The October 2021 guidance provided a one-year transition period during which taxpayers who failed to include the five essential pieces of information would be given 30 days to amend their filing to “perfect” the claim. That transition period, or perfection period, has since been extended an additional two years through Jan. 10, 2025, and was most recently extended by the October 2023 release. A January 2022 update also modified the perfection period to allow taxpayers up to 45 days to provide the information that the IRS deems to be lacking. Once the perfection period ends, if the R&D credit claim doesn’t include the five essential pieces of information, any claim for refund that includes an R&D tax credit claim will be rejected in its entirety.

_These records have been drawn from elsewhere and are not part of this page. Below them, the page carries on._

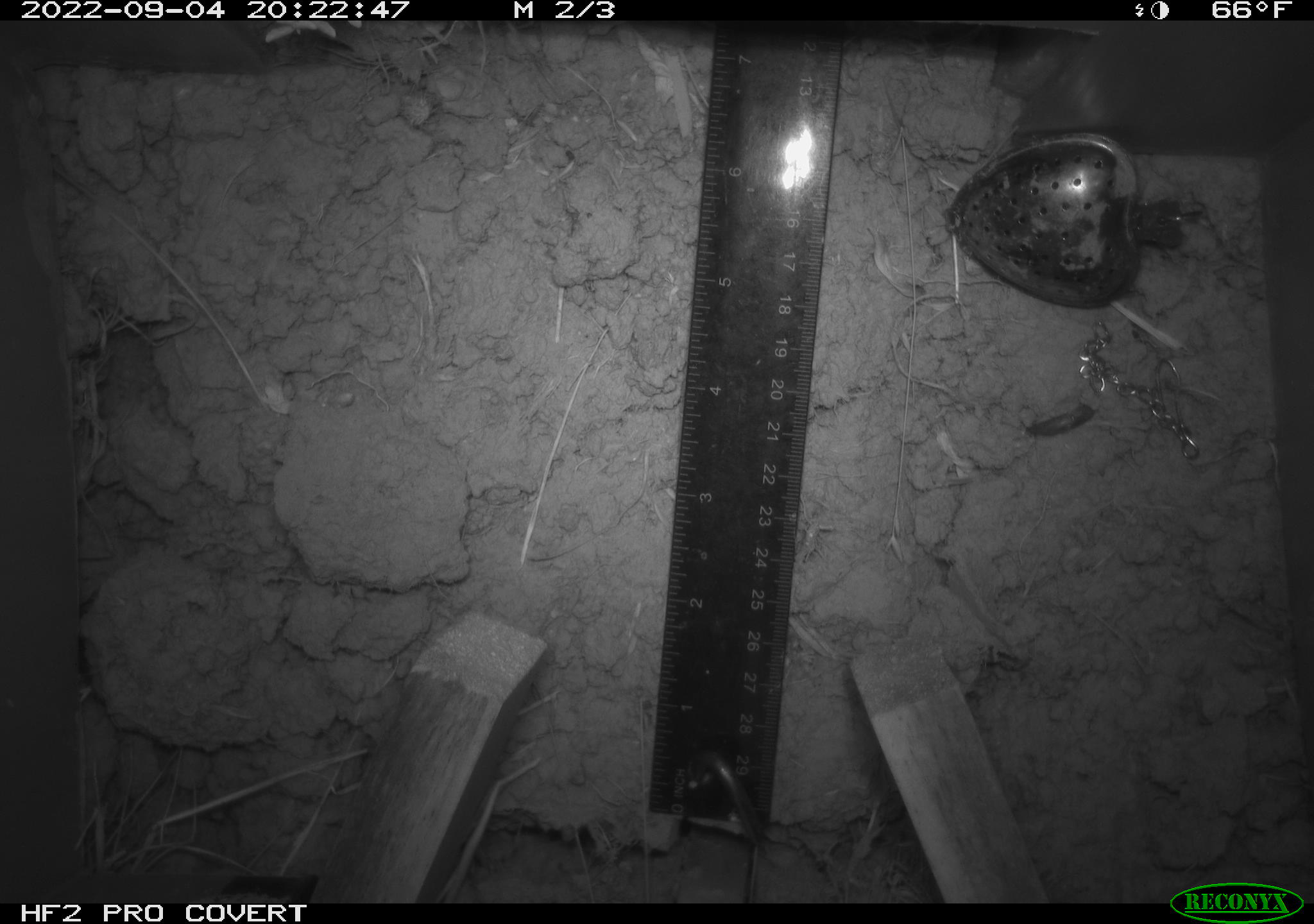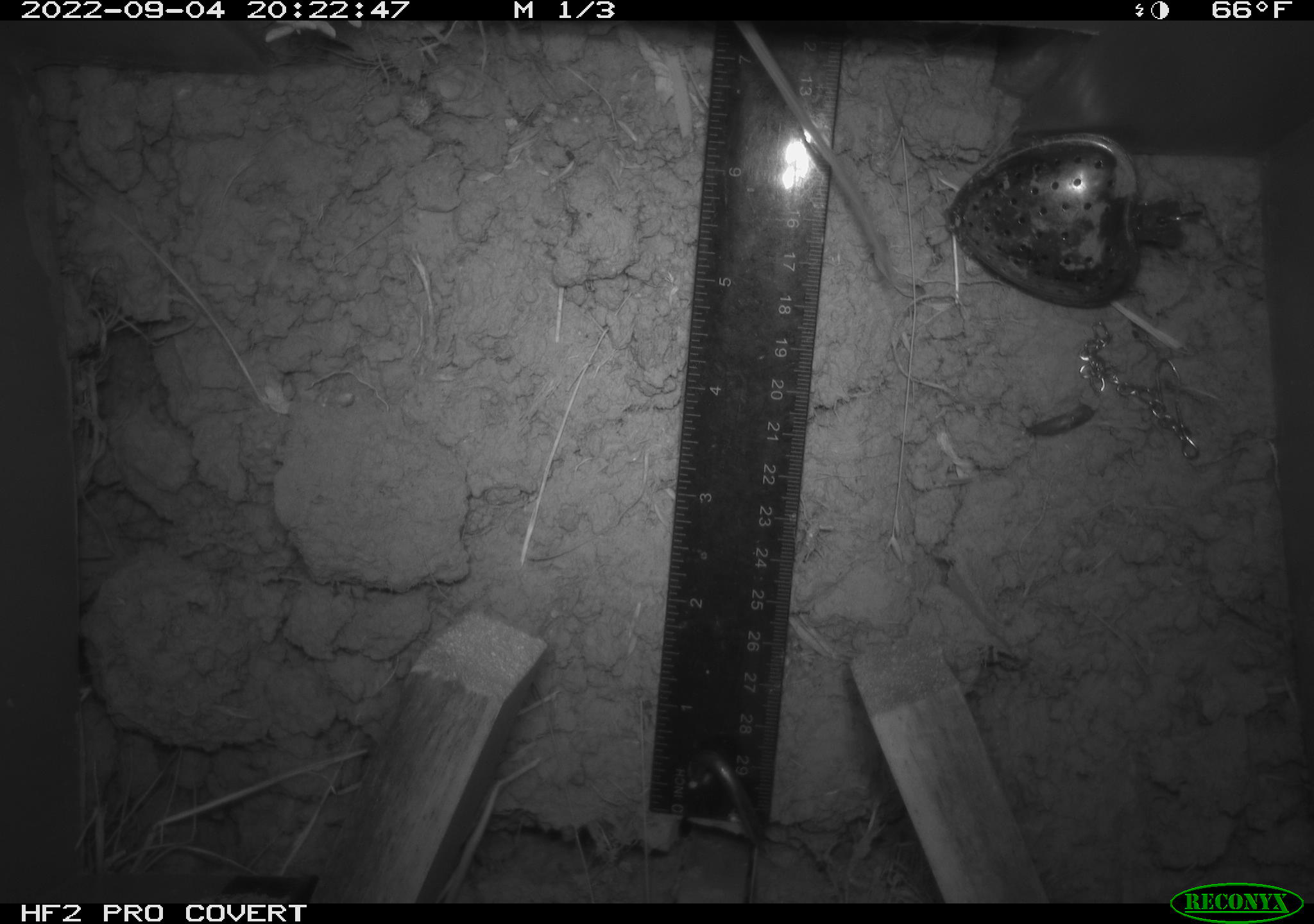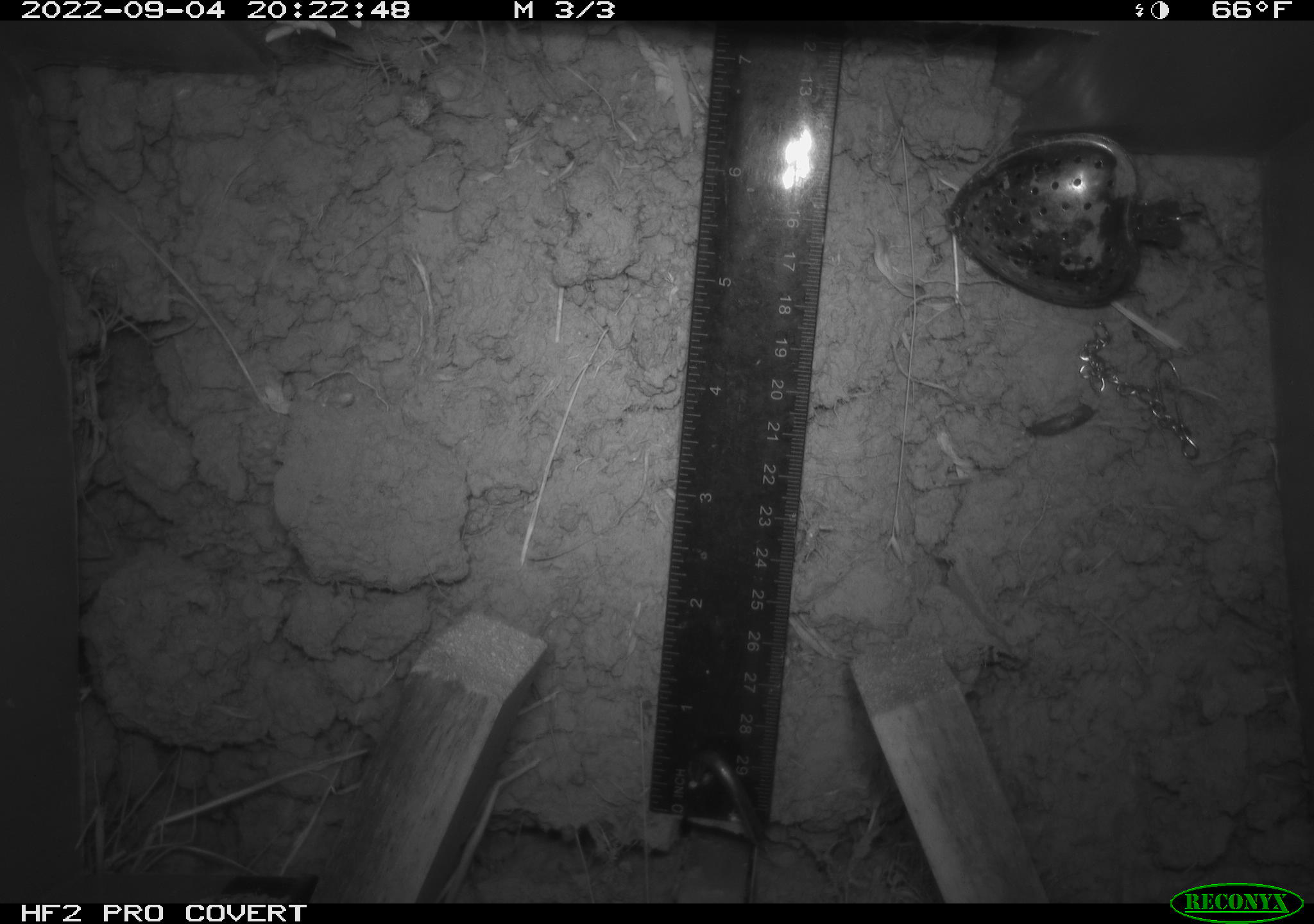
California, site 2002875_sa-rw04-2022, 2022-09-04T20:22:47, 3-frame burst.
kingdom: Animalia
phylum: Chordata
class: Mammalia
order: Rodentia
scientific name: Rodentia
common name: mouse species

A notable update in the October 2023 FAQs points out that if a taxpayer’s response to a notice of deficiency during the transition period “only repeats the research credit legal definitions and requirements under the Internal Revenue Code or Treasury Regulations,” it will be deemed insufficient to satisfy the IRS requirement that the taxpayer provide the five essential pieces of information. The edits also clarify that taxpayers can provide the information as part of the explanation field on the claim for refund or as an attachment. The IRS can only accept information provided on paper or submitted via facsimile, and one of the FAQs in the original release notes that “faxing is the best way to provide this information to the IRS.”

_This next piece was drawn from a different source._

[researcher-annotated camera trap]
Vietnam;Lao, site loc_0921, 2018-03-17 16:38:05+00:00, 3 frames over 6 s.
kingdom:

The October 2023 updates also explain that the five items are required for any research credit claim for a refund, whether the claim is formal or informal. They go on to admonish Form 1120 filers that the option for an informal claim is not available to them and that any claim for refund for the research credit will require filing a formal amended return.

Individuals can be identified by title for R&D tax credit refund claims

The FAQs include a clarification that individuals can be listed by title instead of name when describing who performed each research activity. In the case of a group of individuals attempting to discover the same information for a specified business component, that group can be combined to avoid repetition.

No change in effective date

Since the release of the initial guidance in October 2021, several key stakeholders have raised concerns about the new documentation standard and asked the IRS to delay implementation. To date, none of the subsequent releases from the IRS included such a delay. Additionally, since Jan. 10, 2022, taxpayers filing a claim for refund based on the R&D tax credit have needed to meet the new IRS standards. However, as mentioned previously, the perfection period during which taxpayers will be notified of a deficiency and given the opportunity to supplement their claims for refund has been extended an additional two years, through Jan. 10, 2025.

Sample submission offers some insights, but questions on R&D documentation remain

Most notable in the October 2023 update is a new FAQ that provides a “best practice example submission” for the five items of information. The guidance gives taxpayers some insight into a format that the IRS would prefer for documentation supporting a claim for refund based on the R&D credit. It’s also helpful in that it offers some suggestions for the level of detail that the IRS is seeking for these claims. It identifies four business components of a fictional company and outlines, in bullet-point form, the research activities performed for each business component. The FAQ then uses a chart to identify the individuals participating in the research activity, the activities they performed, and the information they sought. Lastly, it includes a chart of the qualified research expenditures broken down by expense type.

Up to this point, the IRS has yet to address concerns about what constitutes a “business component” when preparing this documentation. The IRS has stated that it will “continue engaging with stakeholders on research credit issues,” so it’s possible that more guidance will be forthcoming. All taxpayers who claim the R&D credit on their returns should monitor developments on this issue and contact their tax advisors with any questions related to their specific facts and circumstances.